Paul uses this example of night and day to show that we should live as people who behave properly as in the day (v 13), compared to how people tend to carouse and stir up mischief in the night. At night and in darkness people are more likely to engage in sinful desires than in the day, when their actions are more on display.
We should live not in carousing and drunkenness, not in sexual promiscuity and sensuality, not in strife and jealousy (v 13). We believers should behave always like we do in the day, properly, with love, harmoniously existing with one another.
Sexual sin is particularly to be avoided because it is the most self-destructive of all sins (1 Corinthians 6:18). But as Paul noted in Chapter 1, all sin is self-destructive. There Paul showed us the destructive progression of sin, degrading from lust, to addiction, then to loss of mental health (Romans 1:24, 26, 28).
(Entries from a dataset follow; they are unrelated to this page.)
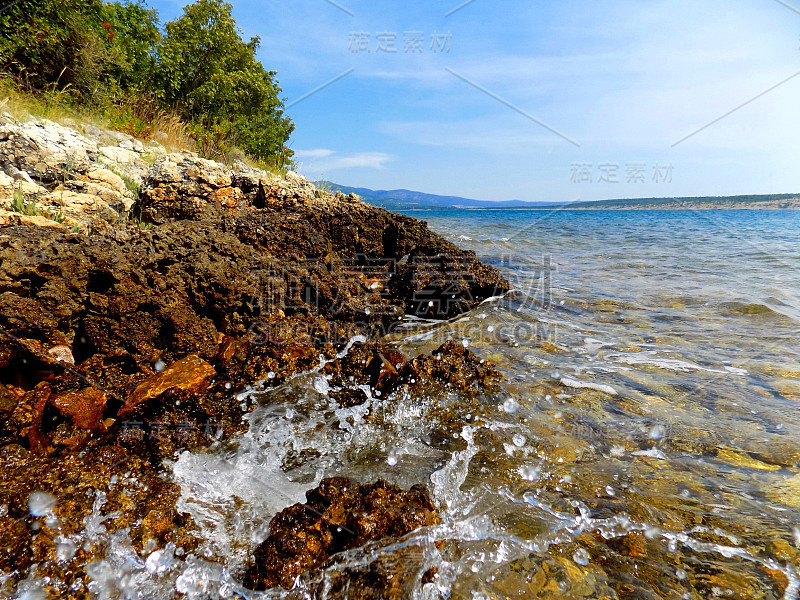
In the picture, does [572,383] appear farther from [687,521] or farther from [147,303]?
[147,303]

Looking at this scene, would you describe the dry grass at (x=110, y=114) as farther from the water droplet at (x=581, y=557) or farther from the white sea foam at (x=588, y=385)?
the water droplet at (x=581, y=557)

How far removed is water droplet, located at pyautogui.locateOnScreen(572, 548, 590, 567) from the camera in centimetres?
220

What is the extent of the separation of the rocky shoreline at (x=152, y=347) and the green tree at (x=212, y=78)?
26.9ft

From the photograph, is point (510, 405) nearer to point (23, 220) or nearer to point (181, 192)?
point (23, 220)

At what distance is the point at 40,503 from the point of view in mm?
2084

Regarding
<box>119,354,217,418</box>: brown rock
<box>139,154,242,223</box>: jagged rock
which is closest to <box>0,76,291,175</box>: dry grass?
<box>139,154,242,223</box>: jagged rock

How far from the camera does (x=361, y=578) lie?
6.41 feet

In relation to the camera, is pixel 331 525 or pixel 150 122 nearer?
pixel 331 525

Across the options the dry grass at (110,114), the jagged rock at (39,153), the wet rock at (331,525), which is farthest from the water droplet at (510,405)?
the dry grass at (110,114)

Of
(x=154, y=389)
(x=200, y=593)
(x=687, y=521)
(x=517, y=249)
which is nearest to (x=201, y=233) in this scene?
(x=154, y=389)

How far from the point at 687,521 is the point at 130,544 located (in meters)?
3.31

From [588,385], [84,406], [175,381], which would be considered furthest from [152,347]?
[588,385]

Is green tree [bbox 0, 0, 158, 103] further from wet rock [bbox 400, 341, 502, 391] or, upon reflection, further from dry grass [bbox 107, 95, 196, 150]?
wet rock [bbox 400, 341, 502, 391]

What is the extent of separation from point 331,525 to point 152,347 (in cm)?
255
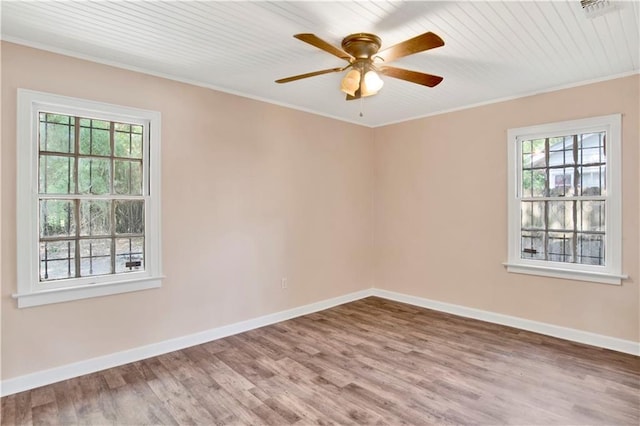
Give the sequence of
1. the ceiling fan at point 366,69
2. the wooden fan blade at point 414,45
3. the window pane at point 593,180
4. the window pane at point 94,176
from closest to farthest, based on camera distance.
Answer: the wooden fan blade at point 414,45, the ceiling fan at point 366,69, the window pane at point 94,176, the window pane at point 593,180

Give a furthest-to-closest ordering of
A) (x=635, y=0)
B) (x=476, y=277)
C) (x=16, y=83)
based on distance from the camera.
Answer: (x=476, y=277) < (x=16, y=83) < (x=635, y=0)

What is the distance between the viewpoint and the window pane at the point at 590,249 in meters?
3.57

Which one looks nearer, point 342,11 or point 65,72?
point 342,11

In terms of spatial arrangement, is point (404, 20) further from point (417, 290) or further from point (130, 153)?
point (417, 290)

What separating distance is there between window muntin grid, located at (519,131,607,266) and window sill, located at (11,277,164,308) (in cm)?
400

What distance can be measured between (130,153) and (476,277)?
4.06 metres

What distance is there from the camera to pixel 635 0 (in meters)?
2.13

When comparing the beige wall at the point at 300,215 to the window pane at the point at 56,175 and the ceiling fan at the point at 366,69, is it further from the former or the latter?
the ceiling fan at the point at 366,69

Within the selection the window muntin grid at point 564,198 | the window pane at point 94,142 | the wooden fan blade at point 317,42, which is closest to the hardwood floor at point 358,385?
the window muntin grid at point 564,198

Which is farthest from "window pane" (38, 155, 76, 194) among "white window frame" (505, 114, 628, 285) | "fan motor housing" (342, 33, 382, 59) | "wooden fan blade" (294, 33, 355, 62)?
"white window frame" (505, 114, 628, 285)

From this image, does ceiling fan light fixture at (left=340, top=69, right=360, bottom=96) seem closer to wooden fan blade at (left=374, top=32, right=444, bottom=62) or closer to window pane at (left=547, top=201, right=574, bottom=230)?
wooden fan blade at (left=374, top=32, right=444, bottom=62)

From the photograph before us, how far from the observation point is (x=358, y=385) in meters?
2.76

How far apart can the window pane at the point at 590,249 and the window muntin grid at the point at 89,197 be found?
4.38 meters

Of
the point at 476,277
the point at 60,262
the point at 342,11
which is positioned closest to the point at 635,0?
the point at 342,11
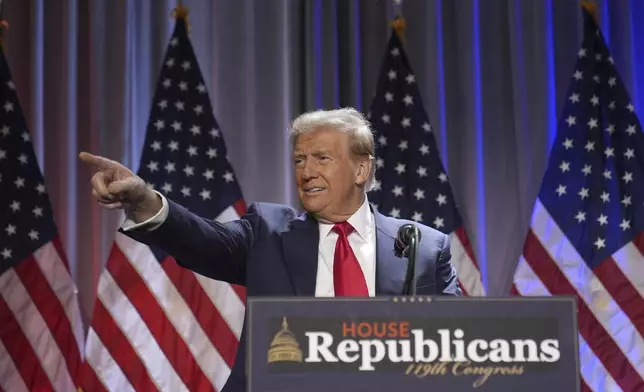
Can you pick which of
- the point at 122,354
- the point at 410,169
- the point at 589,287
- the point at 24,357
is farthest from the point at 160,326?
the point at 589,287

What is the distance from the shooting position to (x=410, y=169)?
13.7ft

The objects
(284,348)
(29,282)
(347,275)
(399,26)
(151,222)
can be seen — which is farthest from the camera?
(399,26)

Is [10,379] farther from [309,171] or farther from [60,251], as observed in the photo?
[309,171]

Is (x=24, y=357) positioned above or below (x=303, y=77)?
below

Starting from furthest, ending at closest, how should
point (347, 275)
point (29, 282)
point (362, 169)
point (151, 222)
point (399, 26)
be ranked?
point (399, 26) → point (29, 282) → point (362, 169) → point (347, 275) → point (151, 222)

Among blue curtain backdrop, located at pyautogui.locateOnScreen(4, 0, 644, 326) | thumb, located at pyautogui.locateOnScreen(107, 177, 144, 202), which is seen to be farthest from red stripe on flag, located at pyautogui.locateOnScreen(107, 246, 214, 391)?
thumb, located at pyautogui.locateOnScreen(107, 177, 144, 202)

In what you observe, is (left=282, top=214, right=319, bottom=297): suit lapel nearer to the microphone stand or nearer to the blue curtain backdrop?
the microphone stand

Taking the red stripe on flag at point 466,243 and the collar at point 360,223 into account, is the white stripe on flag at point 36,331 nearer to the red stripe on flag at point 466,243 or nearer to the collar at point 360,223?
the red stripe on flag at point 466,243

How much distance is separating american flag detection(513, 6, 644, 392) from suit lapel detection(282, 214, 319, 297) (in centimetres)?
208

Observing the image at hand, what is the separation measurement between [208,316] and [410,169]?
1202 millimetres

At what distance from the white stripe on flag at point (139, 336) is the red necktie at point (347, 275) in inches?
78.2

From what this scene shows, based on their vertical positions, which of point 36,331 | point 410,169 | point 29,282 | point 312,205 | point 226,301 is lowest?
point 36,331

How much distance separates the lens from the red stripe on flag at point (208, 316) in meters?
3.95

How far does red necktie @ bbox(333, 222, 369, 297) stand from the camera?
210 centimetres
Since the time of Adam, mankind has lived in depravity: we fight one another, we are jealous of one another, we use our bodies in ways they were not designed to be used. Paul says instead of living as the world does we should put on the Lord Jesus Christ, and live in faith and harmony together. One way that we do this is by not placing ourselves in circumstances that strengthen the desires of our flesh.
Just like if someone were addicted to a certain drug or action, he should remove himself from situations that may involve that particular substance and struggle. If there is a potential situation that could provide a chance for us to indulge in our sinful and fleshly desires, we should not engage or go near that situation. Instead, we should put on the Lord Jesus Christ, and make no provision for the flesh in regard to its lusts (v 14).
The Greek word translated to English as its lusts is also found in Romans 1:24. Romans 1:24 marks the first stage of the three-part progression of sin's spiral into self-destruction. The way to avoid this negative spiral is to never get into it in the first place. Once we engage with sin, our lusts suck us in, and start us in a downward spiral. The way to avoid this loss is to make no provision, to stay completely away. To avoid engaging altogether.
This basic idea of making no provision for the flesh is echoed elsewhere in scripture where we are exhorted to stay far away from sexual temptation (1 Corinthians 6:18; Proverbs 7:25).
In this chapter, Paul has shown us further what living harmoniously together through faith looks like and why we should do it. Chapter 13 has shown us that some aspects of harmonious living include obeying authority, loving one another, and not engaging or going near sin and fleshly desires, all because we know that glorification is coming and soon we will be in the presence of God.